Former Vice President Richard M. Nixon learned the hard way about image and substance during a series of televised debates with Senator John F. Kennedy during the Presidential race of 1960. The first sentence of the second chapter of Joe McGinniss' book THE SELLING OF THE PRESIDENT 1968 reads, "Politics, in a sense, has always been a con game". McGinniss believes that Nixon lost the debate with Kennedy because the sharp unblinking eye of the television camera exposed him for what he was and the American people didn not like what they saw. Surveys of the television and radio audiences that followed those debates revealed that viewers thought Kennedy won the debates while listeners thought that Nixon had won. Nixon himself came to believe that Kennedy had won on style rather than substance. Kennedy had come across as handsome, relaxed, warm, sincere. Nixon was edgy on camera. The harsh television lighting highlighted his heavy five o'clock shadow beard. Kennedy had used makeup while Nixon didn't.
When Nixon reappeared on the political scene in 1968 to run again for president he did so with a public relations blitz that showed a Richard Nixon that was more relaxed, even mellow. Instead of fearing the media Nixon would have to embrace it. He would project the impression of a NEW Richard Nixon. He would smile more, even joke with the press. Combined with this was a series of slickly produced advertising campaigns for television and the print media, mostly for television. The campaign was centered on Nixon as metaphor for all that was good in America. Also central to his campaign was not to be caught making any political mistakes. Not making any statements the press could use against him. Indeed, Nixon's handlers saw to it that his live appearances on television were centered around answering questions from audiences full of carefully selected republicans or your average slob just off the street. No tricky questions from articulate, well read, smart-assed liberal reporters. Like a heavyweight fighter Nixon's moves were slow and cautious, calculated to reduce possible damage by his opponent democrat Hubert Humphrey. Minimize your own screw-up in the press and let the other guy screw himself in public by giving the wrong answer to a loaded question. It worked for Nixon in 1968 and 1972 and it has worked for presidential candidates ever since. The medium was the message!
By the time of the presidential race of 1980 and the two, four year terms that followed, the handlers for candidate and later President Ronald Reagan had learned from the lessons of the Nixon campaigns eight and twelve years before. What evolved was a candidate and later president who's contact with the press was carefully stage managed. A steady stream of positive, smiling, energetic Ronald Reagan photo opportunities were offered, no matter how bad the political news might be that day. The president was always kept at a distance from negative publicity. Reagan's staffers created a president who was, according to reporter Mark Hertsgaard in his book ON BENDED KNEE, "a nearly fictional, prime-time president", through an interplay of reality with a highly calculated media illusion. The photo opportunity became a important vehicle for selling the president to the American people. Reporters covering the White House gave little notice to this steady stream of seemingly unimportant photo sessions for photographers only.
======
(Direction 1) According to the passage on presidential candidates and television, how did the 1960 debate audiences judge the winner?
(Direction 2) Write a continuation of the passage on presidential image-making, starting right after its final sentence.

(Questions about scene geometry)
======
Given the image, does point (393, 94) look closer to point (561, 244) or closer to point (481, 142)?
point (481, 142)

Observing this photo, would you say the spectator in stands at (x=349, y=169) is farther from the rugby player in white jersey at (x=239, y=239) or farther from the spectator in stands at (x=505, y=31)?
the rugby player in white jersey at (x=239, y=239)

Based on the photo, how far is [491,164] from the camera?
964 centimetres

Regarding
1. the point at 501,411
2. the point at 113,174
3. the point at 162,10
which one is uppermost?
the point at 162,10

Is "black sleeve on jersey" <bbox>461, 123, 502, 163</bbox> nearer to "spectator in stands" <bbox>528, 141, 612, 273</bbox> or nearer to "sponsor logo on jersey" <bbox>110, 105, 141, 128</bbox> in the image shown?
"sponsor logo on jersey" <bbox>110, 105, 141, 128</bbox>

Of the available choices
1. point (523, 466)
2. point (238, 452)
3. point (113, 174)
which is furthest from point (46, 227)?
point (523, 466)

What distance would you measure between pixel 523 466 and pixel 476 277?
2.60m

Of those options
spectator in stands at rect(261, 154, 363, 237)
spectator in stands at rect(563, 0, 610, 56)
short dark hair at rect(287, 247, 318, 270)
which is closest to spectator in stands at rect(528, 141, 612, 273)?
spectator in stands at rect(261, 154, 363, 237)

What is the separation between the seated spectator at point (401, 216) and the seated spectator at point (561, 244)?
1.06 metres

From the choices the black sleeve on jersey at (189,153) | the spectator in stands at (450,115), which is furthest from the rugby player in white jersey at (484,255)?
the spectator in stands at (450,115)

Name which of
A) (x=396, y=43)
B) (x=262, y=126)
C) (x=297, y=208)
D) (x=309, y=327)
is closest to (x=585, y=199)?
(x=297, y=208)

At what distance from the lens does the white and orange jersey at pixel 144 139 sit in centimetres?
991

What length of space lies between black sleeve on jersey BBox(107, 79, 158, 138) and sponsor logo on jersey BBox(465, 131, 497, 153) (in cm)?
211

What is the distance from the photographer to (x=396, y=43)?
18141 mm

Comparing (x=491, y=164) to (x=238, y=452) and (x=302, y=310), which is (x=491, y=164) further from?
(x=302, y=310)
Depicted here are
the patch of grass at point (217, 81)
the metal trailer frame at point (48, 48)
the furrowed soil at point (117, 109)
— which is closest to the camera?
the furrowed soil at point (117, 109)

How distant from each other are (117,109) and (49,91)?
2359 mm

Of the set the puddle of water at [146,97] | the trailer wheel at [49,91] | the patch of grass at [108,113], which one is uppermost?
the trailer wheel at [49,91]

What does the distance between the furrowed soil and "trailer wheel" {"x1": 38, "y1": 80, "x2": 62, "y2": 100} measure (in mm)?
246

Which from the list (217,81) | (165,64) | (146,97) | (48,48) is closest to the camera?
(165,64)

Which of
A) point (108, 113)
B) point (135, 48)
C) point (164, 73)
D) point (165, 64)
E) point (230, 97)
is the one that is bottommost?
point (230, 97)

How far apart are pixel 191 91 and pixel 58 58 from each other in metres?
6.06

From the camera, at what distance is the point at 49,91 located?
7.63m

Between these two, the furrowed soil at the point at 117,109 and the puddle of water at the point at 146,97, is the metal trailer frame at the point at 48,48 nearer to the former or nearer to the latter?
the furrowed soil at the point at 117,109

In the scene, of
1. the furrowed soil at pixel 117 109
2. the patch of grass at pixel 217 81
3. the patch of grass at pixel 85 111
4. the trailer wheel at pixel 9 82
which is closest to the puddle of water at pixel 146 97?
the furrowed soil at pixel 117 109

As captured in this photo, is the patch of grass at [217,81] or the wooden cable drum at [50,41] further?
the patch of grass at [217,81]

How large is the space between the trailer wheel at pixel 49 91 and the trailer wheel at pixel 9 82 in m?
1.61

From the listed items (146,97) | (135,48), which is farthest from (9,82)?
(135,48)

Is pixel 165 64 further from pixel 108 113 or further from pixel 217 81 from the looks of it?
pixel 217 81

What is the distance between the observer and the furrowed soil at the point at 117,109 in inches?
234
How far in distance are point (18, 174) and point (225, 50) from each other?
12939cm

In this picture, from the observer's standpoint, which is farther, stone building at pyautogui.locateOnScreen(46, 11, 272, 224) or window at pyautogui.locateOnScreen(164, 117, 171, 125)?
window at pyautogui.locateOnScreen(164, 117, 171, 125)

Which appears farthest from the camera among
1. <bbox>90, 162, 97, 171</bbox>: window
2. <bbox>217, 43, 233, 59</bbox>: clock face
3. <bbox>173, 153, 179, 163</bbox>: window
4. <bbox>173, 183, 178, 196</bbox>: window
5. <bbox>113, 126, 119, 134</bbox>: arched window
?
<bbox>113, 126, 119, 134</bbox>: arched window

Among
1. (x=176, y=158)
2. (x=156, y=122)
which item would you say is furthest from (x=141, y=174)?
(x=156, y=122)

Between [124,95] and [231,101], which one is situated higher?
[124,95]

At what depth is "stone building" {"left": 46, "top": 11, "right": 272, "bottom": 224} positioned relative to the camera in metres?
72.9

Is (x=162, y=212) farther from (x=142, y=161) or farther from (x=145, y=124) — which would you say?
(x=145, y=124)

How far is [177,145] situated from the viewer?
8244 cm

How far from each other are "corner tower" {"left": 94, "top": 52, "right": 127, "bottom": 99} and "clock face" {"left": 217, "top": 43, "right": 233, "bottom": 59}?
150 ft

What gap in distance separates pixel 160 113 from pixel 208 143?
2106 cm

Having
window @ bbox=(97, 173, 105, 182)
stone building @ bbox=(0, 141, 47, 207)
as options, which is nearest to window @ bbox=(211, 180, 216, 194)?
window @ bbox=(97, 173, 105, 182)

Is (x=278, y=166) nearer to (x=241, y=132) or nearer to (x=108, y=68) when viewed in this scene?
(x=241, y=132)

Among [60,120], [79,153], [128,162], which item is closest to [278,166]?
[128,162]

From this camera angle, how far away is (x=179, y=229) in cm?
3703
======
(Written answer 1) Television viewers thought Kennedy won the debates, while radio listeners thought Nixon had won.

(Written answer 2)
According to Carol Squires in her piece NOTES ON PICTURING SCANDAL, "the photo opportunity remained highly visible but essentially unexplained because journalists and other political specialists who trafficked in words treated it as a poor relation. It was the triumphant visuals that shaped and promoted the Reagan presidency (even though) they were considered too pedestrian, too anti-intellectual, too simplistic to be dealt with seriously." Reagan's media handlers understood that if the public got to see five minutes or four column inches of Reagan looking energetic, patriotic, smiling and sweet, they didn't care what ten reporters were saying or writing about him. The visuals, no matter how absurd, always predominated over the printed word. Reagan's handlers designed and preconceived every Presidential appearance in terms of camera angles. Photographers felt they were on a movie stage. White House staffers came to believe that bad news could be offset by positive visuals. Indeed daily news coverage had become a series of media pseudo events! Reagan's press secretary Larry Speaks had a sign on his desk that read, "YOU DON'T TELL US HOW TO STAGE THE NEWS, WE WON'T TELL YOU HOW TO COVER IT".

So that's politics as usual you say. Thank goodness we don't get our news served up to us here in Philadelphia that way. Sez you I say!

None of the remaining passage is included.